Free — live in-loop monitoring

import rewardguard as rg monitor = rg.Monitor( expected={"task": 0.7, "safety": 0.3}, tolerance=5.0, window=200, ) for episode in range(num_episodes): for step in range(max_steps): r_task, r_safety = env.step(action) monitor.step({"task": r_task, "safety": r_safety}) monitor.print_report()

Premium — auto-correction

from rewardguard_premium import AutoMonitor monitor = AutoMonitor( expected={"task": 0.7, "safety": 0.3}, baseline_steps=3000, auto_correct=True, ) for step_idx in range(total_steps): rewards = env.step(action) snapshot = monitor.step(rewards) if snapshot and snapshot.flag == "critical": env.set_reward_weights(monitor.weights) monitor.save("run_state.json") monitor.to_csv("audit.csv")

Monitor Free

The primary live in-loop API. Zero external dependencies. Drop one monitor.step() call inside your training loop — call check() or print_report() whenever you want an analysis.

import rewardguard as rg monitor = rg.Monitor(...)

Constructor

ParameterTypeDefaultDescription
expectedDict[str, float]requiredTarget distribution of reward components. Values are relative weights — they are normalized to percentages automatically. Example: {"task": 3, "safety": 1} → task 75%, safety 25%.
tolerancefloat5.0Percentage-point tolerance before a component is flagged as imbalanced (±pp). A difference of ≤ tolerance is "ok"; ≤ 3× tolerance is "warning"; > 3× is "critical".
windowint200Number of recent steps used for rolling analysis. Older steps are retained in memory up to max_history.
max_historyint100 000Hard cap on stored steps.
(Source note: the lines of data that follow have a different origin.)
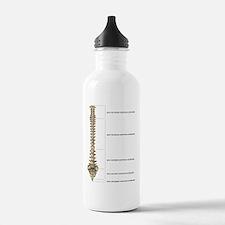 Unique Neurosurgery Water Bottle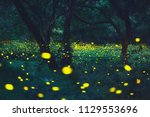 bokeh light of firefly flying... | Shutterstock . vector #1129553696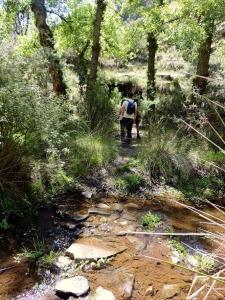 Cruzando el Río Chico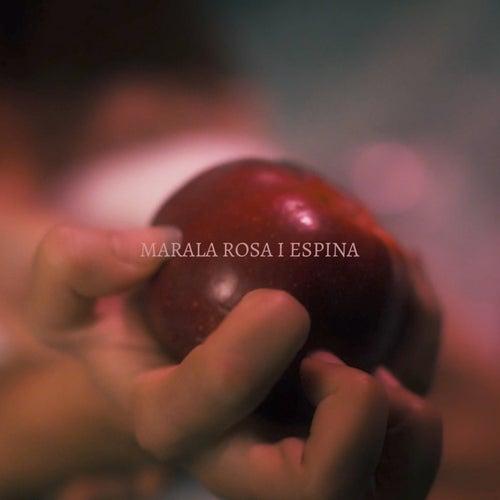 Rosa i Espina de Marala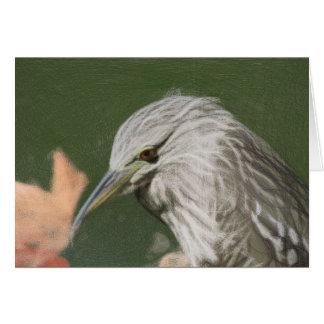 Woven Night Heron Blank Card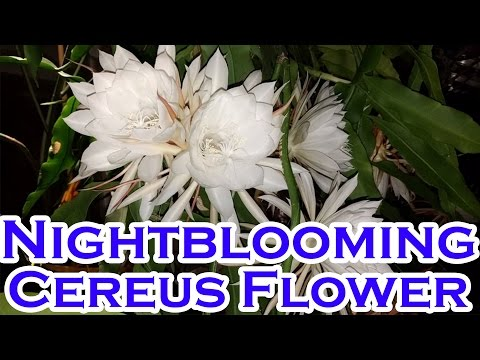 Nightblooming Cereus (Hoa quỳnh)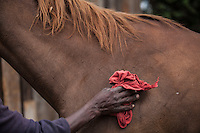 A syce grooming a horse after training at Ngong Racecourse in Nairobi, Kenya. March 14, 2013. Photo: Brendan Bannon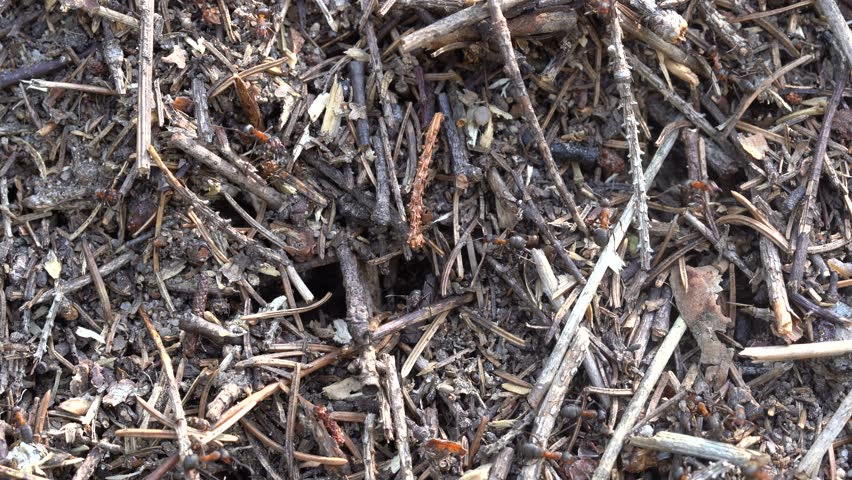 Big anthill in the woods. Big anthill with colony of ants in summer forest. Ants on the ant hill in the woods closeup, macro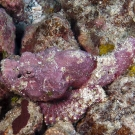 Devil Scorpionfish (Scorpaenopsis diabolus) blends in amazingly well with the pink Crustose Coraline Algae.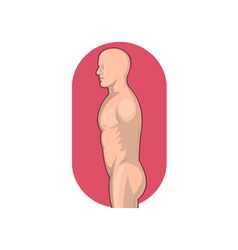 Male human anatomy standing side view vector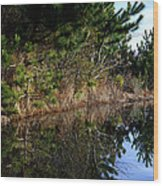 Reflecting Puddle At The Beach Wood Print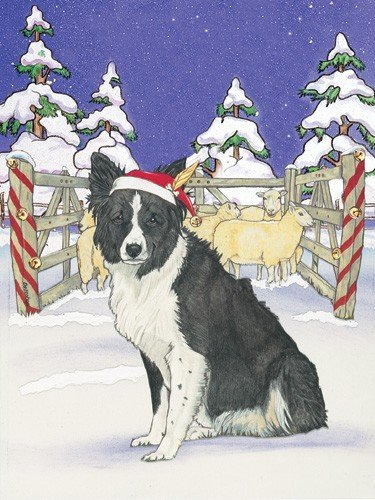 Pipsqueak Productions C935 Holiday Boxed Cards- Border Collie ()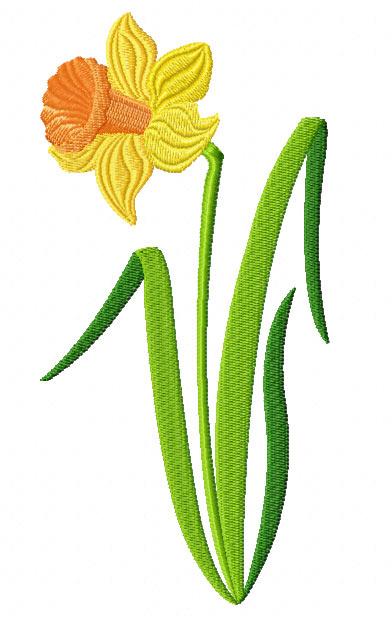 Daffodil image clipart.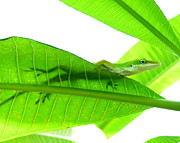 Lit Posters - Green Anole On Leaf With Silhouette Poster by Joseph Connors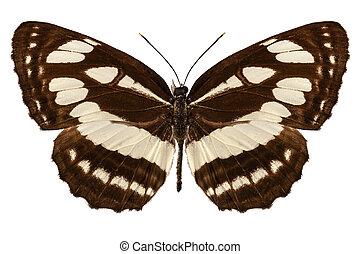 "borboleta, hylas, neptis, ""common, sailer"", espécie"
Implemented as a deque — oldest entries are evicted in O(1) once the cap is reached.
Validation

All expected weights must be ≥ 0 and finite, and must sum to a positive number. tolerance and window must each be > 0. Violations raise ValueError at construction time.

monitor.step(rewards, episode_done=False)

Record reward components for one environment step. Call once per step, every step.

ParameterTypeDescription
rewardsDict[str, float]Component values for this step, e.g. {"task": 1.2, "safety": -0.1}. All values must be finite — NaN or Inf raises ValueError immediately.
episode_doneboolUnused in the free tier; accepted so code written against the premium AutoMonitor API works unchanged when downgraded.
monitor.step({"task": r_task, "safety": r_safety})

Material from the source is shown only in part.